Home Invasion

Scene from a January 6, 2021 attack on the US Capitol by a pro-Trump mob. (Photo by Samuel Corum/Getty Images)

Scene from a January 6, 2021 attack on the US Capitol by a pro-Trump mob. (Photo by Samuel Corum/Getty Images)

Large-scale violence is disorienting. The sheer magnitude can be a hall of mirrors, obscuring the core. Especially when it involves political figures, who are somehow thought to exist beyond the social norms that dictate our humdrum lives.  

The waters get even muddier when we throw our personal biases into the mix.  

So I suggest a thought experiment. Remove identifying factors from large-scale event. Reframe them within everyday life, to make them more familiar, easier to grasp. (Empathy cosplay, if you will.) Sometimes there’s a direct analogy, but even when there isn’t, apples to oranges is better than apples to nothing. 

In the case of the attack on the US Capitol, set aside for a moment political ideological/party, race and gender.
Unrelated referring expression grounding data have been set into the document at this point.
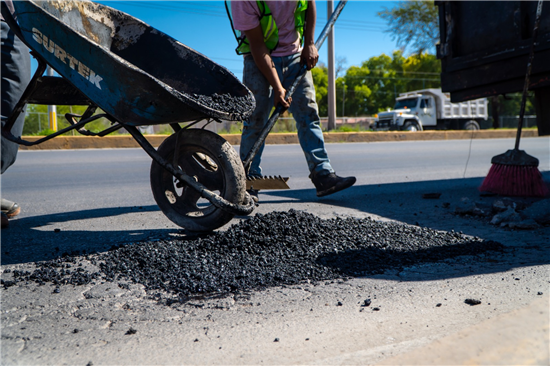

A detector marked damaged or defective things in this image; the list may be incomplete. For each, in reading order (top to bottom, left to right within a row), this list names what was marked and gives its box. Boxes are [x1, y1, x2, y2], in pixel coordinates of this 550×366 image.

fresh asphalt patch [1, 210, 504, 302]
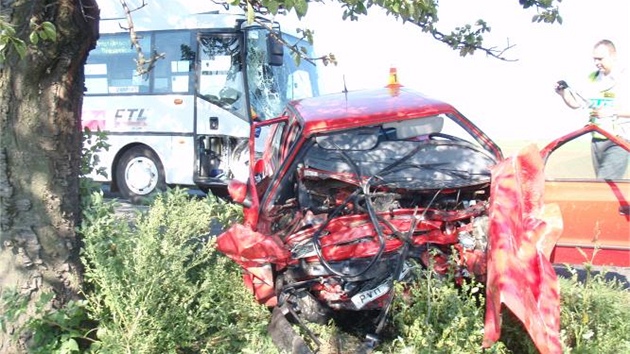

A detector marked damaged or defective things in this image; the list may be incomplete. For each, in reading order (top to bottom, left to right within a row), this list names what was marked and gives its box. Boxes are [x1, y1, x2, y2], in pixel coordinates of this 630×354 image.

severely damaged car [220, 86, 564, 354]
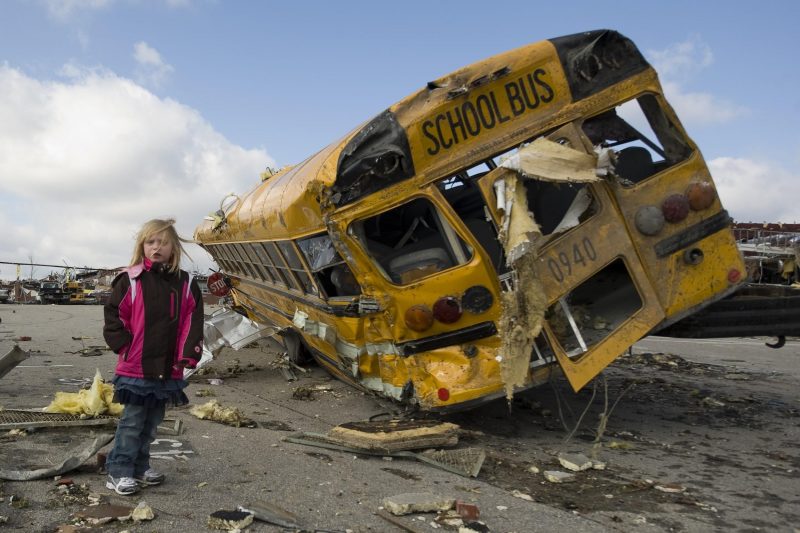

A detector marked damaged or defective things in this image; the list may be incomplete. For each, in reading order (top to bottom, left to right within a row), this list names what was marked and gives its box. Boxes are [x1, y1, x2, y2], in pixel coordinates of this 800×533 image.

wrecked school bus [197, 29, 748, 412]
damaged vehicle in background [194, 29, 800, 412]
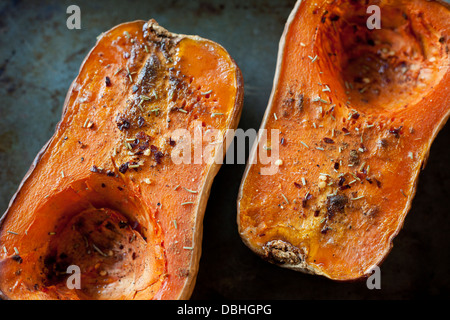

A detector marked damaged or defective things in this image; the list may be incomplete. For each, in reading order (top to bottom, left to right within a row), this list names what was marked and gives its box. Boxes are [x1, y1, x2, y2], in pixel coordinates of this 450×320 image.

browned charred spot [326, 194, 348, 219]
browned charred spot [262, 240, 304, 264]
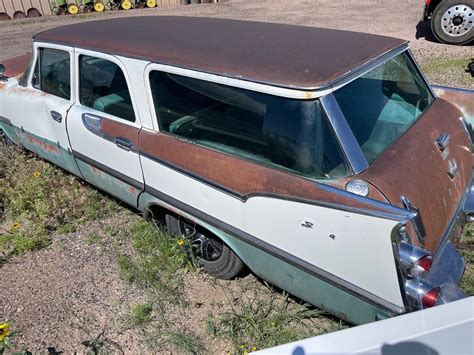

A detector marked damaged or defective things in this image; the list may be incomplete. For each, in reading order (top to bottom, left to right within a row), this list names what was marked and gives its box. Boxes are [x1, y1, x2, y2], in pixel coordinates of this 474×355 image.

rusted roof [33, 16, 406, 90]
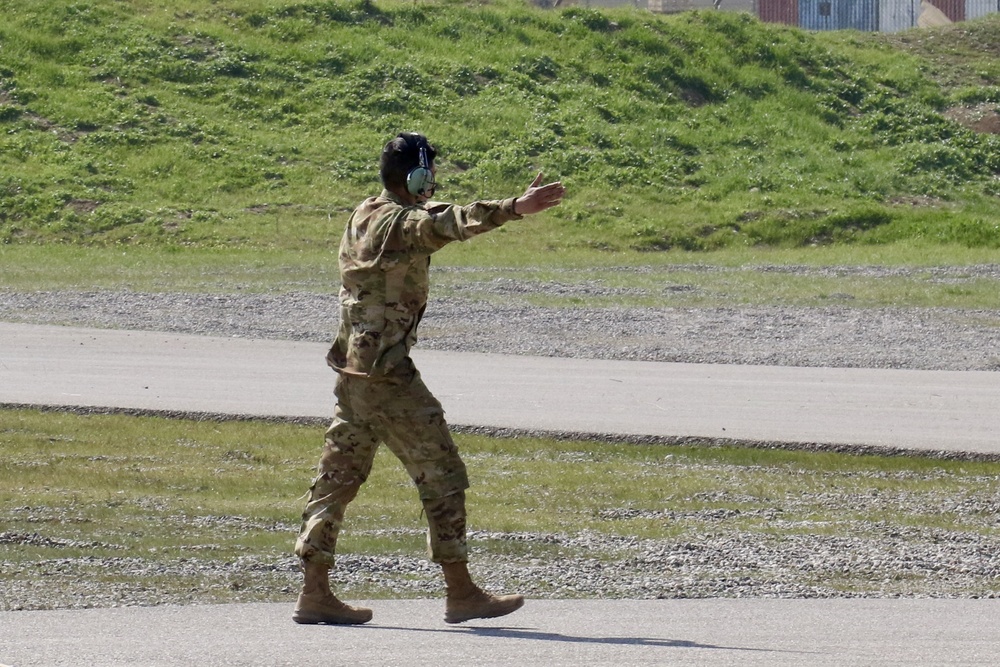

More importantly, reduce the scale.  

To a home invasion. Your home. Overrun by dozens of intruders as you hide, terrified, in a secret room in the basement.

They’re there precisely because they knew your entire family would be home. They tear the place apart, they post videos of themselves in your bed, screaming and laughing and threatening to kill you. 

You watch the videos in real time from the basement. Alongside your cousins, who hours earlier told the strangers upstairs that the best way to settle grievances real or imagined is to go after you, directly.  

Imagine one of the 50 intruders is shot to death by police in your kitchen. And that one of the five police officers on the scene is fatally beaten with your fire extinguisher. 

Yes, the above scenario alters, even dilutes, some key elements of the Capitol attack. That is intentional, to hone in on the violence. 

Because when someone breaks into your home (or workplace), not to steal from you but to terrorize you, to threaten death, we call it a violent crime, regardless of their politics. Or yours. And we know that perpetrators of violent crimes have a history of unresolved trauma and emotional problems. 

Does that mean their psychological needs should be more important to you than the unlawfulness of their actions, or your terror? Is it up to you – rather than attorneys and judges – to ensure they don’t come back? Do you press charges only against those who don’t vote like you do?

As for your cousins. Even if they were to apologize, instead of just insisting that the best way to heal from the trauma is for the family to stick together, do you still want them at Sunday dinners?

And when they speak to you as if you were a victim of domestic abuse, telling you that demanding justice for the violence you suffered will only bring more violence, how does that make you feel?